I halved the recipe to get seventeen 2" cookies. If you want to make the full recipe, you can find it at the Better Homes & Gardens website. Following is my slightly adapted version of this great holiday cookie recipe.

Chocolate Gingerbread Drops
Adapted from Better Homes & Gardens
Rating: 9 out of 10
INGREDIENTS:
1/4 cup Smart Balance 50/50 Butter Blend (or butter or shortening)
1/4 + 1/8 cup brown sugar
1/2 tsp. powdered ginger
1/2 tsp. allspice
1/8 tsp. salt
2 Tbsp. molasses
1/2 egg (2 tsp.)
1/4 + 1/8 tsp. baking soda
1 cup all-purpose flour, lightly spooned
1/4 cup dried cherries
1-1/2 oz. bittersweet chocolate, chopped
2 Tbsp. crystallized ginger
Preheat oven to 375F. Line a baking sheet with parchment paper. In large mixing bowl, by hand, beat Smart Balance till smooth. Add brown sugar, spices, salt and molasses and continue to beat till again smooth. Beat in egg and baking soda till smooth. Stir in flour, cherries, chocolate and crystallized ginger. Drop dough by rounded teaspoons onto prepared cookie sheets. Bake about 6-8 minutes, or till just barely done. (Test cookies with a toothpick inserted in cookie -- not into chocolate -- when it returns with just a few crumbs, cookies should be removed from oven.) Transfer cookies to a wire rack to cool. Yield: 17 two-inch cookies
Store in airtight container at room temperature up to 3 days. Freeze up to 3 months.



2 comments:

Anonymous said...

At first I thought that read, "two 17-inch cookies" and I thought, wow, those are huge!!!
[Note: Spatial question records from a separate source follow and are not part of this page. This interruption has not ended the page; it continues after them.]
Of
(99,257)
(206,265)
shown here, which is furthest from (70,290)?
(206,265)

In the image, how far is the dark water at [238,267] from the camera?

Those look delicious though! I feel like there's a large amount of people who don't appreciate gingerbread. I did a quick consensus of my family and friends and was surprised to find out that most of them dislike gingerbread which I thought was really strange! I love gingerbread!

Judy said...

MC - I'm not a huge gingerbread fan myself. In fact I never think about making gingerbread; it just doesn't excite me. But the gingerbread pear muffins made me look at gingerbread differently. They are so amazing -- moist, sweet, with the pear slice and the bittersweet chocolate. Check it out on my category list. That's what made me make these -- and they're worth making. The bittersweet chocolate and the cherries go so well with the gingerbread.